── AUSZUG ZUM LESEN
Sexual-«Scharia» gegen zwei Frauen im Wallis

Kurt Marti /  Im Februar wurden im Wallis zwei Fälle sexueller Bevormundung von Frauen publik. Doch nur einer endete vor dem Richter.

Zwei Frauen – eine Pastoralassistentin und eine Auszubildende im Detailhandel – lieben einen Mann und beide wurden deswegen von Männern unter Druck gesetzt. Einmal primitiv und mit roher Gewalt, einmal subtil und perfid. Schliesslich wurden beide Frauen von Männern gezwungen, ihre Arbeitsstelle aufzugeben.

In einem Fall wurden die Männer (Vater und Bruder) von der Justiz wegen mehrfacher Nötigung verurteilt. Im anderen Fall blieb der Mann (Bischof Jean-Marie Lovey von Sitten) und seine honorige Institution (katholische Kirche) von der Justiz unbehelligt.

Fall 1: Sexuelle Bevormundung durch den Bischof von Sitten

Eine 27-jährige Pastoralassistentin wurde im Sommer 2017 vom Bischof von Sitten vorgeladen und zur Rede gestellt, wie der «Nouvelliste» am 3. Februar 2018 berichtete. Der Grund: Sie hatte eine Beziehung mit einem Mann, der in Trennung von seiner Frau lebte, aber noch nicht geschieden war.

Diese Beziehung passte dem Bischof nicht, und er setzte die Frau mit der Drohung unter Druck, ihr werde gekündigt, wenn sie die Beziehung nicht innert einer Frist von sechs Monaten beende. Als die Frau sich weigerte, ihr Verhältnis aufzugeben, kündigte ihr der Bischof im Dezember 2017 auf Ende des laufenden Schuljahres.

Zur Kündigung gehören auch Religions- und Ethikstunden an der Primarschule. Dieses Kündigungsrecht hat der Bischof aufgrund einer unzeitgemässen «Vereinbarung über die Zusammenarbeit zwischen der Walliser Schule und den beiden anerkannten Kirchen», die der Bischof und der damalige SVP-Staatsrat Oskar Freysinger unterzeichnet hatten und die ein klarer Verstoss gegen das Prinzip der Trennung von Kirche und Staat ist (siehe Infosperber: Aufklärung statt Kulturkampf, Herr Freysinger).

Gegenüber dem «Nouvelliste» begründete der Bischof von Sitten die Kündigung mit dem «Schock», den die «Inkohärenz» des Verhaltens der Pastoralassistentin auf die Gläubigen bewirke.

Die Inkohärenz bezieht sich auf die Sexual-«Scharia» im «Katechismus der katholischen Kirche». Darin stehen unter dem Kapitel «Verstösse gegen die Würde der Ehe» folgende sexuelle Verhaltensregeln:

«Der Ausdruck ‹Verhältnis› bezeichnet unterschiedliche Situationen: Konkubinat, Ablehnung der Ehe als solcher und Unfähigkeit, sich durch langfristige Verpflichtungen zu binden. Alle diese Situationen verletzen die Würde der Ehe; sie zerstören den Grundgedanken der Familie; sie schwächen den Sinn für Treue. Sie verstossen gegen das moralische Gesetz: Der Geschlechtsakt darf ausschliesslich in der Ehe stattfinden; ausserhalb der Ehe ist er stets eine schwere Sünde und schliesst vom Empfang der Heiligen Kommunion aus.»
────
ZU BEARBEITEN.
(A) Gib aus dem Artikel über die beiden Walliser Fälle den Abschnitt wortgetreu wieder, beginnend mit „Diese Beziehung passte“ und weiter bis einschließlich „des laufenden Schuljahres.“.
(B) Führe den Artikel über die beiden Walliser Fälle im Anschluss an seinen letzten Satz weiter.
── VORLIEGENDES MATERIAL
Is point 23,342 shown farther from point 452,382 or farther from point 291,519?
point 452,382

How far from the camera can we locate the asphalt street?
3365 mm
────
ANTWORTEN IN REIHENFOLGE.
(A)
Diese Beziehung passte dem Bischof nicht, und er setzte die Frau mit der Drohung unter Druck, ihr werde gekündigt, wenn sie die Beziehung nicht innert einer Frist von sechs Monaten beende. Als die Frau sich weigerte, ihr Verhältnis aufzugeben, kündigte ihr der Bischof im Dezember 2017 auf Ende des laufenden Schuljahres.

(B)
«Ehebruch, das heisst eheliche Untreue. Wenn zwei Partner, von denen wenigstens einer verheiratet ist, miteinander eine, wenn auch nur vorübergehende geschlechtliche Beziehung eingehen, begehen sie Ehebruch. Christus verurteilt schon den Ehebruch im Geiste. Das sechste Gebot und das Neue Testament verbieten den Ehebruch absolut. Die Propheten prangern ihn als schweres Vergehen an. Sie betrachten den Ehebruch als Abbild des sündigen Götzendienstes.»

Eine solche sexuelle Bevormundung ist eine klare Missachtung des sexuellen Freiheitsrechts, das Teil der Menschenrechte ist.

Die entlassene Pastoralassistentin bestätigte gegenüber dem «Nouvelliste», dass sie vom Bischof «unter Druck gesetzt wurde» und dass sie keine Hoffnung sehe, eine andere Anstellung zu finden.

Es stellt sich also die Frage, ob hier nicht der Tatbestand der Nötigung vorliegt, denn laut Artikel 181 des Strafgesetzbuches wird mit Freiheitsstrafe bis zu drei Jahren oder Geldstrafe bestraft, wer jemanden durch «Androhung ernstlicher Nachteile oder durch andere Beschränkung seiner Handlungsfreiheit nötigt, etwas zu tun, zu unterlassen oder zu dulden». Nötigung ist ein Offizialdelikt und der Staatsanwalt müsste von Amtes wegen ermitteln. Bis heute wurden keine solche Ermittlungen publik.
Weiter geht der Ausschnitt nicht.